Shows that small open-source coders, when combined with visual-reward RL and renderer-grounded agentic loops, can surpass a frontier closed model on a domain-specific code-to-video task — a recipe transferable to other programmatic generation domains (CAD, plots, simulations).

Connections to Prior Work

Builds on GRPO (DeepSeek-R1 line), code-SFT pipelines, execution-feedback agents (Reflexion, Self-Debug), retrieval-augmented code generation, and prior Manim/video-code benchmarks. The visual reward echoes RLHF-with-rendered-output work in diagram and UI generation.

Open Questions

Does the approach scale to >30B models or proprietary APIs?
How robust is the visual similarity metric against stylistic but semantically correct variations?
Why do inference-time enhancements decouple code and visual metrics — does this indicate reward hacking?
Generalisation beyond Manim (e.g., Blender, p5.js) untested.
Cost/latency of RITL-DOC versus quality gains not reported.

Figures

Figure 1: Figure 1 (extracted from PDF)

Figure 2: Figure 2 (extracted from PDF)

Figure 3: Figure 3 (extracted from PDF)

Original abstract

Generating programmatic animation using libraries such as Manim presents unique challenges for Large Language Models (LLMs), requiring spatial reasoning, temporal sequencing, and familiarity with domain-specific APIs that are underrepresented in general pre-training data. A systematic study of how training and inference strategies interact in this setting is lacking in current research.
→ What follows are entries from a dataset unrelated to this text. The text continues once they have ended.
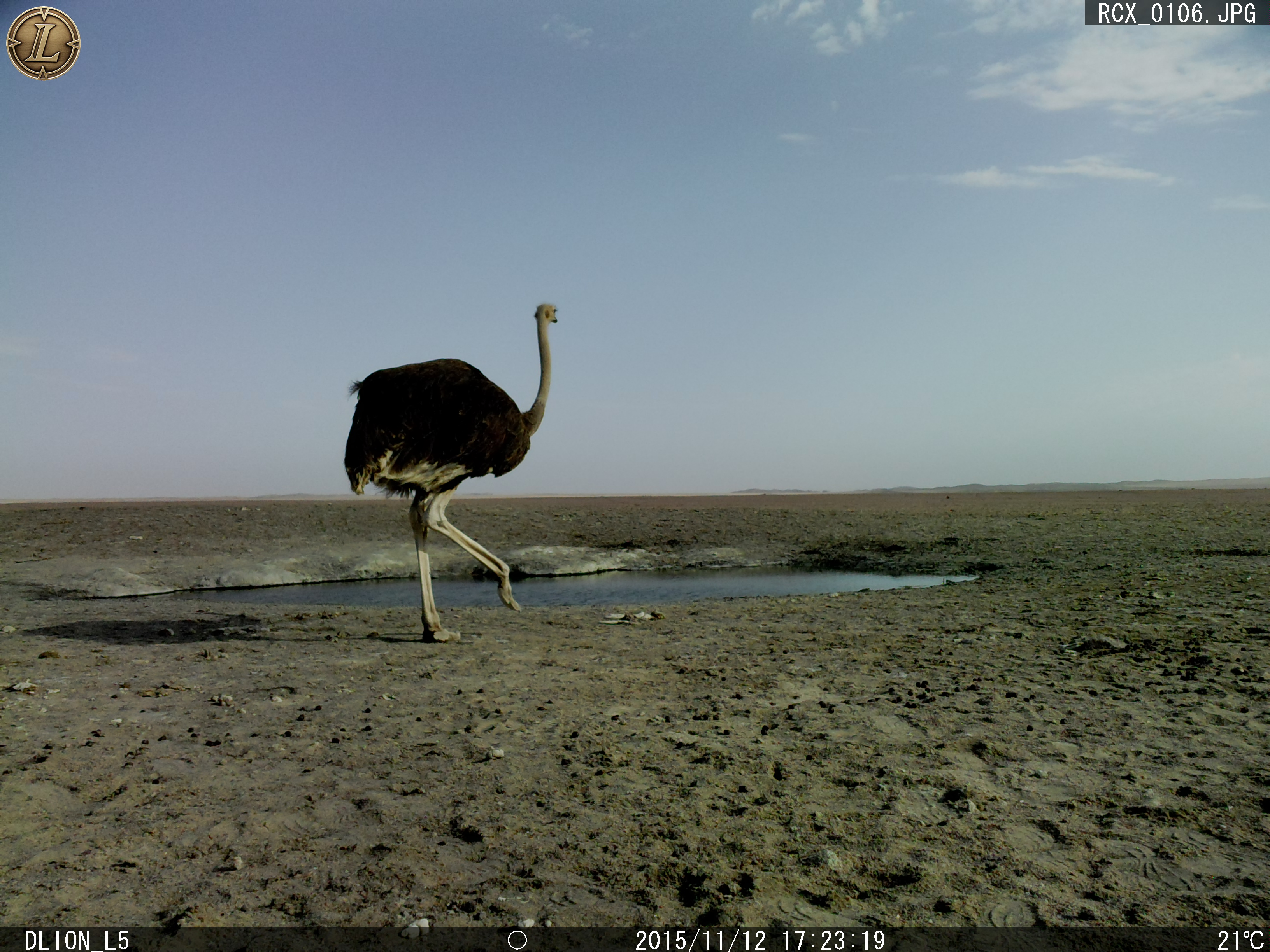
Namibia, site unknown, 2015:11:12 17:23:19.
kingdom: Animalia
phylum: Chordata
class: Aves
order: Struthioniformes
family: Struthionidae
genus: Struthio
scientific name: Struthio camelus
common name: common ostrich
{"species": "Struthio camelus (common ostrich)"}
This study introduces ManimTrainer, a training pipeline that combines Supervised Fine-tuning (SFT) with Reinforcement Learning (RL) based Group Relative Policy Optimisation (GRPO) using a unified reward signal that fuses code and visual assessment signals, and ManimAgent, an inference pipeline featuring Renderer-in-the-loop (RITL) and API documentation-augmented RITL (RITL-DOC) strategies. Using these techniques, this study presents the first unified training and inference study for text-to-code-to-video transformation with Manim. It evaluates 17 open-source sub-30B LLMs across nine combinations of training and inference strategies using ManimBench. Results show that SFT generally improves code quality, while GRPO enhances visual outputs and increases the models’ responsiveness to extrinsic signals during self-correction at inference time. The Qwen 3 Coder 30B model with GRPO and RITL-DOC achieved the highest overall performance, with a 94% Render Success Rate (RSR) and 85.7% Visual Similarity (VS) to reference videos, surpassing the baseline GPT-4.1 model by +3 percentage points in VS. Additionally, the analysis shows that the correlation between code and visual metrics strengthens with SFT and GRPO but weakens with inference-time enhancements, highlighting the complementary roles of training and agentic inference strategies in Manim animation generation.